* [Given text]:
################

Archive for the ‘ Depression ’ Category

Your Mental Health Matters

Saturday, July 18th, 2020

Mental health refers to cognitive, behavioural, and emotional well-being. It is all about how people think, feel, and behave. A good mental health also means the absence of a mental disorder. Your mental health affects your ability to cope with stress, overcome challenges, build relationships, and recover from life’s setbacks and hardships. According the World Health Organization (WHO), mental illness makes about 15% of the total disease conditions around the world.

Common mental health disorders

One in four people in the world will be affected by mental disorders at some point in their lives. Treatments are available, but nearly two-thirds of people with a known mental disorder never seek help from a health professional. Stigma, discrimination, and neglect prevent care and treatment from reaching people with mental disorders.

The most common types of mental illness are:

Anxiety disorders
People with these conditions have severe fear or anxiety, which relates to certain objects or situations. Restlessness, fatigue, tense muscles, disturbed sleep are some physical symptoms.

Mood disorders
People with these conditions have significant changes in mood, generally involving either mania, which is a period of high energy and elation, or depression. Examples of mood disorders include:

  • Major depression: An individual with major depression experiences a constant low mood and loses interest in activities and events that they previously enjoyed. They can feel prolonged periods of sadness or extreme sadness.
  • Bipolar disorder: A person with bipolar disorder experiences unusual changes in their mood, energy levels, levels of activity, and ability to continue with daily life.
  • Postpartum Depression: Postpartum depression (PPD) is a type of depression that affects some women after giving birth to an infant. Symptoms include sadness, changes in sleeping and eating patterns, anxiety, and irritability.

Panic disorders
People with a panic disorder experience regular panic attacks, which involve sudden, overwhelming terror or a sense of imminent disaster and death.

Phobias
There are different types of phobia:

  • Simple phobias: These might involve a disproportionate fear of specific objects, scenarios, or animals. Fear of closed spaces called claustrophobia is a common example.
  • Social phobia: Sometimes known as social anxiety, this is a fear of being subject to the judgment of others. People with social phobia often restrict their exposure to social environments. 

Post-traumatic stress disorder (PTSD)
PTSD can occur after a person experiences or witnesses a deeply stressful or traumatic event. During this type of event, the person thinks that their life or other people’s lives are in danger.

Schizophrenia disorders
Schizophrenia is a serious mental disorder in which people interpret reality abnormally. Schizophrenia may result in some combination of hallucinations, delusions, and extremely disordered thinking and behaviour that impairs daily functioning.

################

* [Listed entries]:
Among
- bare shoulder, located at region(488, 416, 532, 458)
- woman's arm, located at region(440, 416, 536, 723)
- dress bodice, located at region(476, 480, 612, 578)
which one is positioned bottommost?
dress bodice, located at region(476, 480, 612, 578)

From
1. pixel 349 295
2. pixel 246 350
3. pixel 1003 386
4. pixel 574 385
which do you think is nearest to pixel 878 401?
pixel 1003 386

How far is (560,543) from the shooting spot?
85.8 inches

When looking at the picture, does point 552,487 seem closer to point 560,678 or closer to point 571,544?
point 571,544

################

* [Action item]: Reproduce, word for word, the part of the mental health article that begins at the words "The most common" and stops after "some physical symptoms.".

* [Answer space]:
The most common types of mental illness are:

Anxiety disorders
People with these conditions have severe fear or anxiety, which relates to certain objects or situations. Restlessness, fatigue, tense muscles, disturbed sleep are some physical symptoms.